Department of Surgery, Durham Veterans Affairs Medical Center, Durham, North Carolina, USA.
Ann Thorac Surg. 2010 Nov;90(5):1622-8. doi: 10.1016/j.athoracsur.2010.06.089.
Lung transplantation, definitive therapy for end-stage lung disease, is limited long-term by allograft dysfunction including bronchiolitis obliterans syndrome (BOS). Few modifiable risk factors for pulmonary transplant-related mortality are recognized. However, oropharyngeal dysphagia frequently occurs after thoracic surgical procedures, including lung transplantation, and increases morbidity. We evaluated the impact of oropharyngeal dysphagia on survival and BOS after lung transplantation.

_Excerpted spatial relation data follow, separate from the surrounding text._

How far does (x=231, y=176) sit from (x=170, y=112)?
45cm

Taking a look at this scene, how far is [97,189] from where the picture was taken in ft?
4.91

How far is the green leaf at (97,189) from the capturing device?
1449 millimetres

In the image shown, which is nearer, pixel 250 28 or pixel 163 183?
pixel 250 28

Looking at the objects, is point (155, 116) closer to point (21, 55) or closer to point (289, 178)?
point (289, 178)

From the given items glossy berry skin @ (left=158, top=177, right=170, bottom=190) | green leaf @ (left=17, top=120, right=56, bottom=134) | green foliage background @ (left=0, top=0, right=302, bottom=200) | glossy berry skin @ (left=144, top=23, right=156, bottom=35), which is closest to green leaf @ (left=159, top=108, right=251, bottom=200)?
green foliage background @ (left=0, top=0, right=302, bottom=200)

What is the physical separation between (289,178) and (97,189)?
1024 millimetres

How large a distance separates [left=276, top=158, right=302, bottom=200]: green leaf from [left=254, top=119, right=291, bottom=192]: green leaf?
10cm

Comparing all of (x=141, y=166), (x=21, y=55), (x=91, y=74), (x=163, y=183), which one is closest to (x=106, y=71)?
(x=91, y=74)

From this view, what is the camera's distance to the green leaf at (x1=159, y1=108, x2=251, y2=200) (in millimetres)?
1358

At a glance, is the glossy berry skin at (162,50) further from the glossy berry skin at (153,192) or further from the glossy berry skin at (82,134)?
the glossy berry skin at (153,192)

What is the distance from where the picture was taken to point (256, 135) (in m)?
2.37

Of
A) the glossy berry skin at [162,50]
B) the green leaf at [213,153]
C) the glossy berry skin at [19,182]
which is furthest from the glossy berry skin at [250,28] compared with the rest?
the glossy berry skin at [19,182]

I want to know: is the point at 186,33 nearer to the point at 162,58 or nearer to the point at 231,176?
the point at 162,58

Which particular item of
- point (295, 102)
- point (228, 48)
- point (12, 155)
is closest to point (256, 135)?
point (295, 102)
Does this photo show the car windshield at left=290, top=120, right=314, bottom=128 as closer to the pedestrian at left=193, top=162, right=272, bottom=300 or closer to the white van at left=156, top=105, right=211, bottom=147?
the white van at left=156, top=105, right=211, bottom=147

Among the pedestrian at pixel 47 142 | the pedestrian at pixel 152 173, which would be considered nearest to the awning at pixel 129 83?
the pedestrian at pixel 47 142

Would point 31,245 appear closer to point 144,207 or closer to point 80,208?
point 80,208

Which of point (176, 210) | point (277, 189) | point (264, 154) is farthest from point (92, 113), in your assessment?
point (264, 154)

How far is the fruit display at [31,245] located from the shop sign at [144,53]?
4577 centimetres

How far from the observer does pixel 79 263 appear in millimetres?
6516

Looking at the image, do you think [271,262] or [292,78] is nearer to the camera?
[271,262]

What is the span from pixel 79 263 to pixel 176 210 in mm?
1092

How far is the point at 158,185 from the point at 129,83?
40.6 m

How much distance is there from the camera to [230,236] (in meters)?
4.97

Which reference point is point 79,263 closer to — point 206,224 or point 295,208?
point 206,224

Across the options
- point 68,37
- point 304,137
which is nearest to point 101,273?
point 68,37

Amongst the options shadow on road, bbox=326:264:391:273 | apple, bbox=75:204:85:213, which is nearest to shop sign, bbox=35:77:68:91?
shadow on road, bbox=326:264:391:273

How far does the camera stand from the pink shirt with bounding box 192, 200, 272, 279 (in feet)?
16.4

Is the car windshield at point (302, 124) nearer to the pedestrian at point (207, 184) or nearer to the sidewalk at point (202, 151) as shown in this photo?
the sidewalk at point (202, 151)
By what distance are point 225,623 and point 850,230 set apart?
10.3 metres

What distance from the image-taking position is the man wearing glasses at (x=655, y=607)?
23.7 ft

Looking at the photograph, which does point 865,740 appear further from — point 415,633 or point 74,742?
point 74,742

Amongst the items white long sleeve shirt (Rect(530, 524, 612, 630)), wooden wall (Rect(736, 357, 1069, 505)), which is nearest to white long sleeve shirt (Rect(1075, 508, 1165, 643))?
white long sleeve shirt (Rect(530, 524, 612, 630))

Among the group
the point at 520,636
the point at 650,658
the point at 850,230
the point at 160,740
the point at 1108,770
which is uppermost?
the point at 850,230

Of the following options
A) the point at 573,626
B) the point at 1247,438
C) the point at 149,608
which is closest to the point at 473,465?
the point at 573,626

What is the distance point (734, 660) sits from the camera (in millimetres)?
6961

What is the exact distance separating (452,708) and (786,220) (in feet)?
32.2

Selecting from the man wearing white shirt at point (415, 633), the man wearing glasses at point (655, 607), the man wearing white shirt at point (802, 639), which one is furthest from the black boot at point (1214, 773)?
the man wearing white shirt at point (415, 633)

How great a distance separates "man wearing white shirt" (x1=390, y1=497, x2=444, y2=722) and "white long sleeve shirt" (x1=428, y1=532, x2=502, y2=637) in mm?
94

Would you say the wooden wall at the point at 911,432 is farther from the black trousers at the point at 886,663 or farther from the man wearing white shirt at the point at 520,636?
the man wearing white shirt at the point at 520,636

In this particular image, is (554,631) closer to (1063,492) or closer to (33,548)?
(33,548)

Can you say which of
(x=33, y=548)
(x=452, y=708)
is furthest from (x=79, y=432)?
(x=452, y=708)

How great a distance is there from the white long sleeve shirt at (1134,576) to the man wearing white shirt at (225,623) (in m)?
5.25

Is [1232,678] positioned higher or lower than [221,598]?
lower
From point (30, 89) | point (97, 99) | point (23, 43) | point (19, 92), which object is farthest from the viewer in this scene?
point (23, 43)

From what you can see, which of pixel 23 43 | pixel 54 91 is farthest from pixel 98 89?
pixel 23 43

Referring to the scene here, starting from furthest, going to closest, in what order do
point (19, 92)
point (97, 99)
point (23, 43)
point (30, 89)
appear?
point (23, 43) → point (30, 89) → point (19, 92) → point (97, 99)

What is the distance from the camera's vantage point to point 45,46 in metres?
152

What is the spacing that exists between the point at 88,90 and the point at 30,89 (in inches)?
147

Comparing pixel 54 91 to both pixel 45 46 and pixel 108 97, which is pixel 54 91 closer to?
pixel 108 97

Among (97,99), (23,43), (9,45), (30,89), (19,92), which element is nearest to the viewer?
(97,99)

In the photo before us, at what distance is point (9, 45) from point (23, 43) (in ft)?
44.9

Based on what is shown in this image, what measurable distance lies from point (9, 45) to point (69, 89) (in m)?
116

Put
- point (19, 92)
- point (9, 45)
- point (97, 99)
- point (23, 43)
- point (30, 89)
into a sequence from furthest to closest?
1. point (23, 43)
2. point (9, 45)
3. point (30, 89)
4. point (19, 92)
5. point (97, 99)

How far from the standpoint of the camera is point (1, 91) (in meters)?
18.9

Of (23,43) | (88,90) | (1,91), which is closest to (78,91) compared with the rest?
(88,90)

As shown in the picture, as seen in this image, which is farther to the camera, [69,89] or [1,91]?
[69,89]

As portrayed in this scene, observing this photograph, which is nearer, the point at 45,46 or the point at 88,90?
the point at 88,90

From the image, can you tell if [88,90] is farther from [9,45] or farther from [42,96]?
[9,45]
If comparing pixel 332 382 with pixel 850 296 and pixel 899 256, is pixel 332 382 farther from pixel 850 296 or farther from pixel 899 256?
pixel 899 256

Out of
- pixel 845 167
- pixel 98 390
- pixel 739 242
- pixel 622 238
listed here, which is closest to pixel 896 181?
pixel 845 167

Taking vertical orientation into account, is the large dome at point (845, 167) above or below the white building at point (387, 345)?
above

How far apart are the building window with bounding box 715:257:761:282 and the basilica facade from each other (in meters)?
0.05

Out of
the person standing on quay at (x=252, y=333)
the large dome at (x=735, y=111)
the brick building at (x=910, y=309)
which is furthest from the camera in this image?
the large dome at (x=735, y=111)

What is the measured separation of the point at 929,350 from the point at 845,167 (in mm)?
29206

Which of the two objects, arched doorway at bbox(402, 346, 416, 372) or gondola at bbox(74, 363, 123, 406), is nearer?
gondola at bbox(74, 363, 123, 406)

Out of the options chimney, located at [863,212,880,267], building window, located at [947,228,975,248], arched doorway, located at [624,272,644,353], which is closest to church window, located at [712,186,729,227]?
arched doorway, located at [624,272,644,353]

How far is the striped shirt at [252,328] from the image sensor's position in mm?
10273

A total of 263 consecutive lung transplant patients were reviewed. Each underwent clinical swallowing evaluation early after surgery; 149 patients underwent additional fiberoptic or videofluoroscopic swallowing evaluation (SE). Results of SE were correlated with BOS, defined by accepted criteria, and mortality using Kaplan-Meier survival curves. Cox proportional hazard modeling assessed preoperative and postoperative variables associated with development of BOS and mortality.
Mean follow-up was 920 ± 560 days. The SE identified tracheal aspiration and (or) laryngeal penetration in 70.5%. Preoperative tobacco abuse, gastroesophageal reflux, and cardiopulmonary bypass independently predicted oropharyngeal dysphagia. Peak FEV(1) (forced expiratory volume in the first second of expiration) alone independently predicted BOS (hazard ratio 0.98; confidence interval 0.975 to 0.992, p < 0.0001); oropharyngeal dysphagia was not associated with BOS. Independent predictors of mortality by multivariable analysis were ventilator dependence (p = 0.038) and peak FEV(1) (p < 0.0001); normal SE was associated with improved survival (hazard ratio 0.13; confidence interval 0.03 to 0.54, p = 0.03).
Oropharyngeal dysphagia, often overlooked on clinical examination, is common after lung transplantation. Normal deglutition may improve survival after lung transplantation, but oropharyngeal dysphagia does not independently affect BOS. Institution of protocols aimed at identifying previously unrecognized dysphagia may improve results of pulmonary transplantation.
肺移植是终末期肺病的根治疗法,但长期以来一直受到移植物功能障碍的限制,包括闭塞性细支气管炎综合征(BOS)。目前仅少数可改变的肺移植相关死亡风险因素得到了确认。然而,包括肺移植在内的胸外科手术后常发生口咽吞咽困难,且发病率较高。我们评估了肺移植后口咽吞咽困难对生存和 BOS 的影响。
共回顾了 263 例连续肺移植患者。所有患者均在术后早期接受临床吞咽评估;其中 149 例患者进一步接受了纤维光学或荧光透视吞咽评估(SE)。SE 的结果与接受标准定义的 BOS 和死亡率相关,采用 Kaplan-Meier 生存曲线进行分析。Cox 比例风险模型评估了与 BOS 和死亡率相关的术前和术后变量。
平均随访时间为 920±560 天。SE 发现 70.5%的患者存在气管内吸入和(或)喉内穿透。术前吸烟、胃食管反流和体外循环独立预测口咽吞咽困难。单独的第一秒用力呼气量(forced expiratory volume in the first second of expiration,FEV1)峰值可独立预测 BOS(风险比 0.98;置信区间 0.975 至 0.992,p<0.0001);口咽吞咽困难与 BOS 无关。多变量分析的死亡独立预测因素为呼吸机依赖(p=0.038)和 FEV1 峰值(p<0.0001);正常 SE 与生存改善相关(风险比 0.13;置信区间 0.03 至 0.54,p=0.03)。
肺移植后,口咽吞咽困难常被临床检查忽视,但较为常见。肺移植后正常吞咽功能可能改善生存,但口咽吞咽困难不会独立影响 BOS。制定旨在识别先前未被识别的吞咽困难的方案可能会改善肺移植的结果。